● **WORK TO DO**: Images excluded, repeat each entry below exactly.

+--

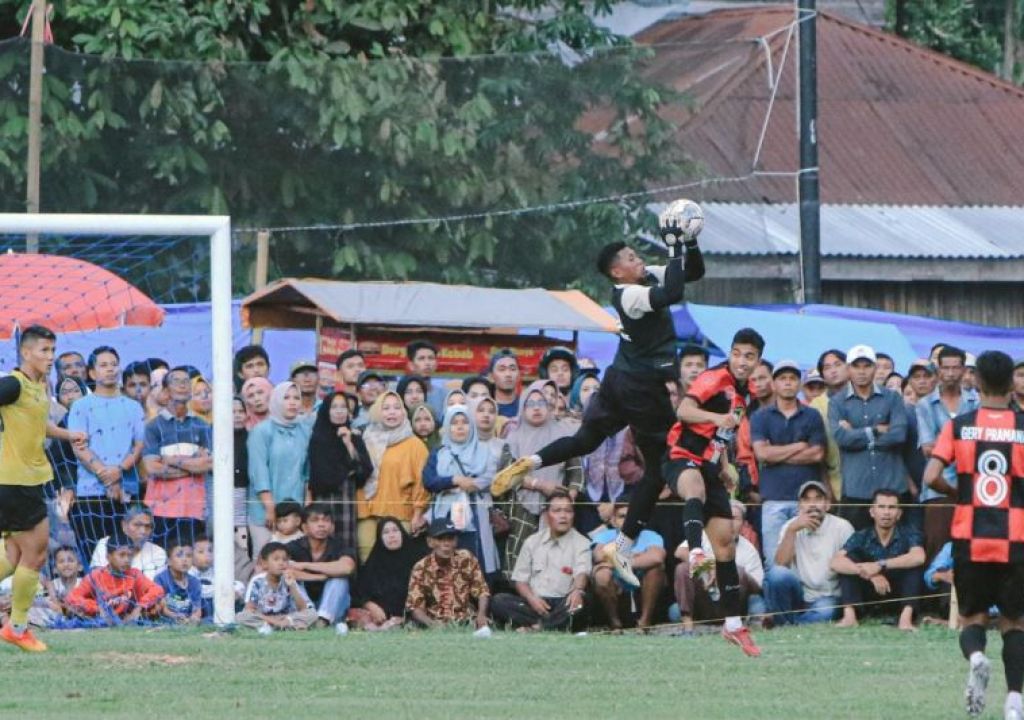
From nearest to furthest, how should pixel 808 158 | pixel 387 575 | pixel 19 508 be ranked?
pixel 19 508
pixel 387 575
pixel 808 158

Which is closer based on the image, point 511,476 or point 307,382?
point 511,476

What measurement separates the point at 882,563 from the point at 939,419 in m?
1.23

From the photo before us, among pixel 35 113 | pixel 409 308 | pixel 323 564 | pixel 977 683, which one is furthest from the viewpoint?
pixel 35 113

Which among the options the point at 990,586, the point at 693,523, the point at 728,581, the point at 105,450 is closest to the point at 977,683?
the point at 990,586

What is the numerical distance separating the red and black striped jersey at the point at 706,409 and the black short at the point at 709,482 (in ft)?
0.14

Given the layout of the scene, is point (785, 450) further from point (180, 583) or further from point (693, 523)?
point (180, 583)

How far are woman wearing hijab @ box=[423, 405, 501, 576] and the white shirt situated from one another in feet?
7.24

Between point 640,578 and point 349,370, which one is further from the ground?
point 349,370

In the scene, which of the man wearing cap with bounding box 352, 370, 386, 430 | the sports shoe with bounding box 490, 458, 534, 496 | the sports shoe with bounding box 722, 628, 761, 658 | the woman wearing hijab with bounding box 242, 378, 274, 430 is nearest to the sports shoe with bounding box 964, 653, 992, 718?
the sports shoe with bounding box 722, 628, 761, 658

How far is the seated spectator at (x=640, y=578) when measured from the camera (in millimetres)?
15797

+--

● **OUTPUT FOR THIS TASK**:
From nearest to furthest, how should pixel 808 158 | pixel 387 575 | pixel 19 508 be ranked?
pixel 19 508
pixel 387 575
pixel 808 158

Which is closer based on the image, point 511,476 or point 307,382?
point 511,476

What measurement separates the point at 882,563 from the point at 939,419 in m?
1.23

From the photo before us, among pixel 35 113 | pixel 409 308 | pixel 323 564 | pixel 977 683, which one is furthest from the viewpoint?
pixel 35 113

Which among the options the point at 990,586, the point at 693,523, the point at 728,581, the point at 105,450 is closest to the point at 977,683?
the point at 990,586

What is the numerical distance separating the red and black striped jersey at the point at 706,409 and the black short at the point at 709,482 (in ft)?
0.14

Given the layout of the scene, is point (785, 450) further from point (180, 583) or further from point (693, 523)?
point (180, 583)

How far are woman wearing hijab @ box=[423, 405, 501, 576] and the white shirt situated from one another in feet?
7.24

Between point 640,578 and point 349,370, which one is further from the ground?
point 349,370

In the scene, which of the man wearing cap with bounding box 352, 370, 386, 430 | the sports shoe with bounding box 490, 458, 534, 496 | the sports shoe with bounding box 722, 628, 761, 658 | the woman wearing hijab with bounding box 242, 378, 274, 430 is nearest to the sports shoe with bounding box 964, 653, 992, 718?
the sports shoe with bounding box 722, 628, 761, 658

How far is the seated spectator at (x=640, y=578) when measured from the camera (in millimetres)?
15797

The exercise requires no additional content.